Droit européen - Réfugiés : selon l’avocate générale, la Tchéquie a manqué à ses obligations

31-10-2019

La République tchèque, de même que la Pologne et la Hongrie, a manqué à ses obligations découlant du droit de l’Union européenne en refusant de se conformer au mécanisme provisoire et temporaire de relocalisation obligatoire de demandeurs de protection internationale, autrement dit pour avoir refusé d’accueillir des réfugiés. L’avocate générale, Eleanor Sharpston, a rendu son verdict ce jeudi et propose ainsi à la Cour de justice de l'UE de juger que les trois pays d’Europe centrale, souvent critiqués pour leur manque de solidarité avec les autres Etats membres, ont manqué à leurs obligations en la matière.

Concrètement l’avocate estime que la Hongrie, la Pologne et la République tchèque, qui ont été renvoyées devant la Cour de justice de l’UE par la Commission européenne, « ne peuvent pas invoquer leurs responsabilités en matière de maintien de l’ordre public et de sauvegarde de la sécurité intérieure pour ne pas appliquer un acte valable de l’Union avec lequel ils sont en désaccord ».
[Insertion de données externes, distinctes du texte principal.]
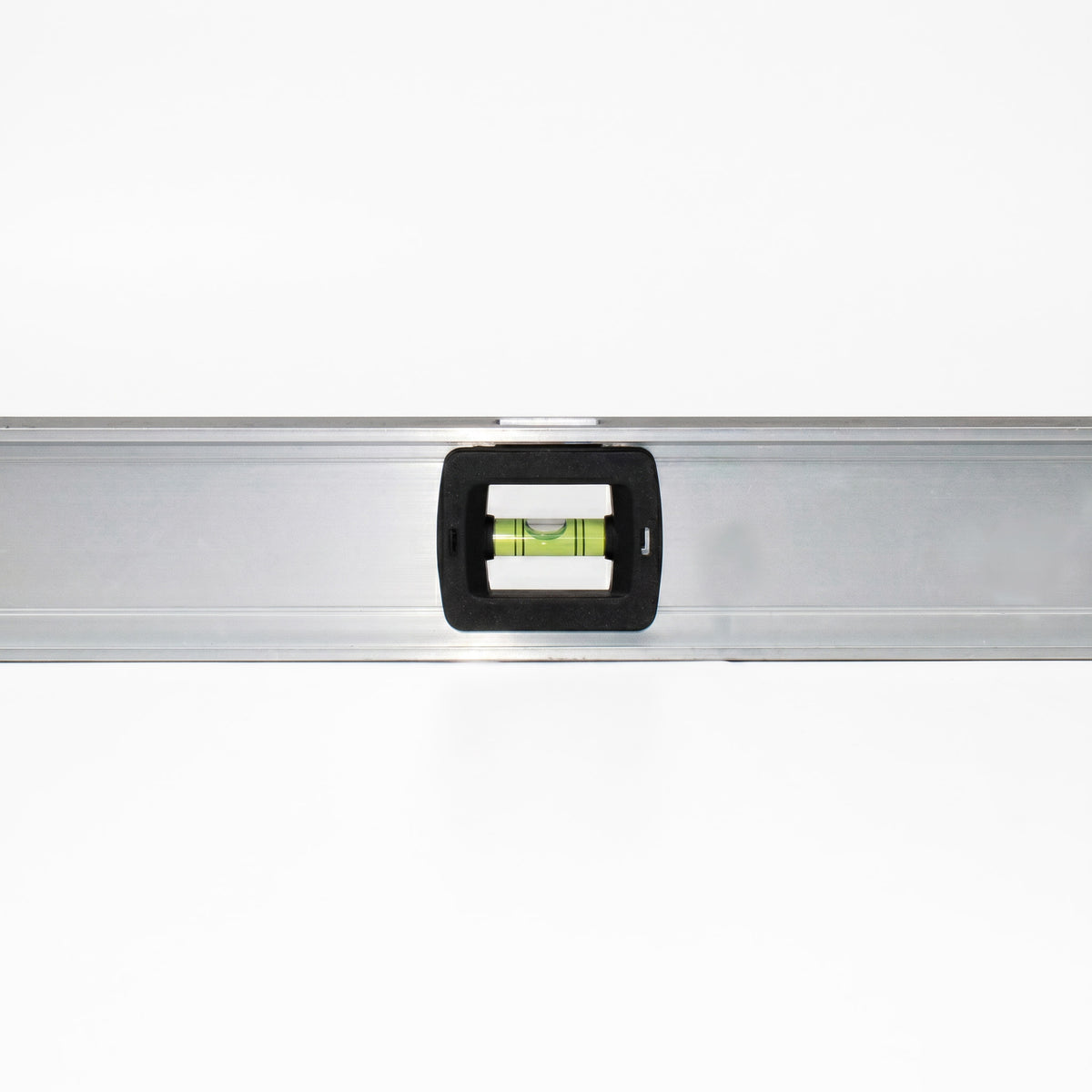 Johnson 48" Aluminum Level with Rule 1300-4800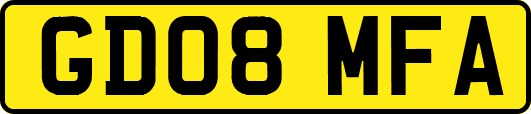 GD08MFA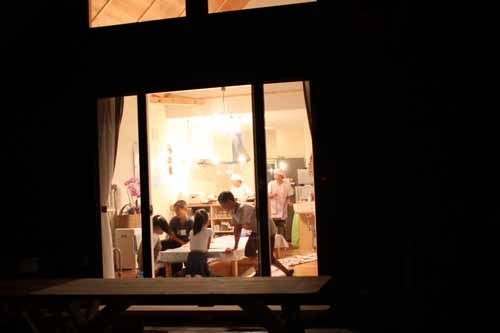 旅人宿給食室 Rakuten Travel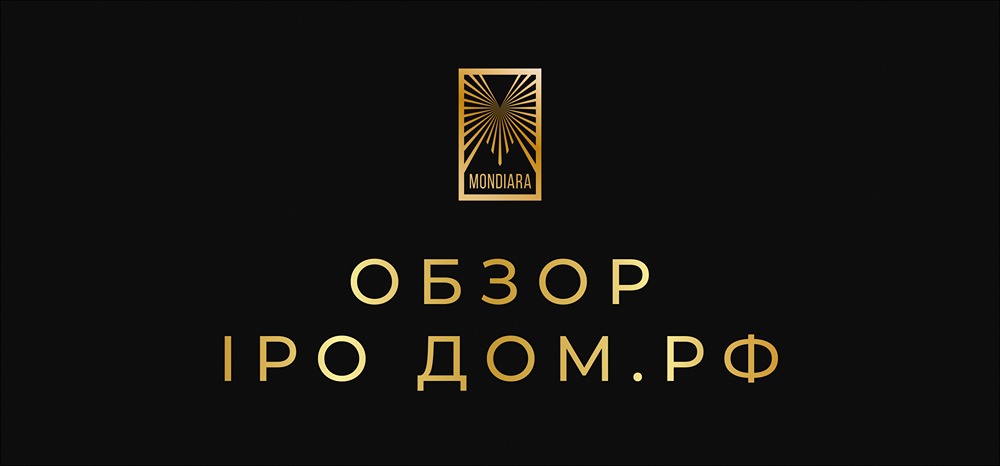 Какие риски несет инвестирование в акции ДОМ.РФ?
En réponse à la crise migratoire qui a frappé l’Europe au cours de l’été 2015, le Conseil de l’Union européenne avait adopté deux décisions afin d’aider l’Italie et la Grèce à gérer l’afflux massif de migrants. Ces deux décisions prévoyaient des dispositions détaillées pour la relocalisation de respectivement 40 000 et 120 000 demandeurs de protection internationale.

Les conclusions d’un avocat général ne lient pas la Cour de justice. La mission des avocats généraux consiste à proposer à la Cour, en toute indépendance, une solution juridique dans l’affaire dont ils sont chargés. Les juges de la Cour commencent, à présent, à délibérer dans cette affaire. L’arrêt sera rendu à une date ultérieure.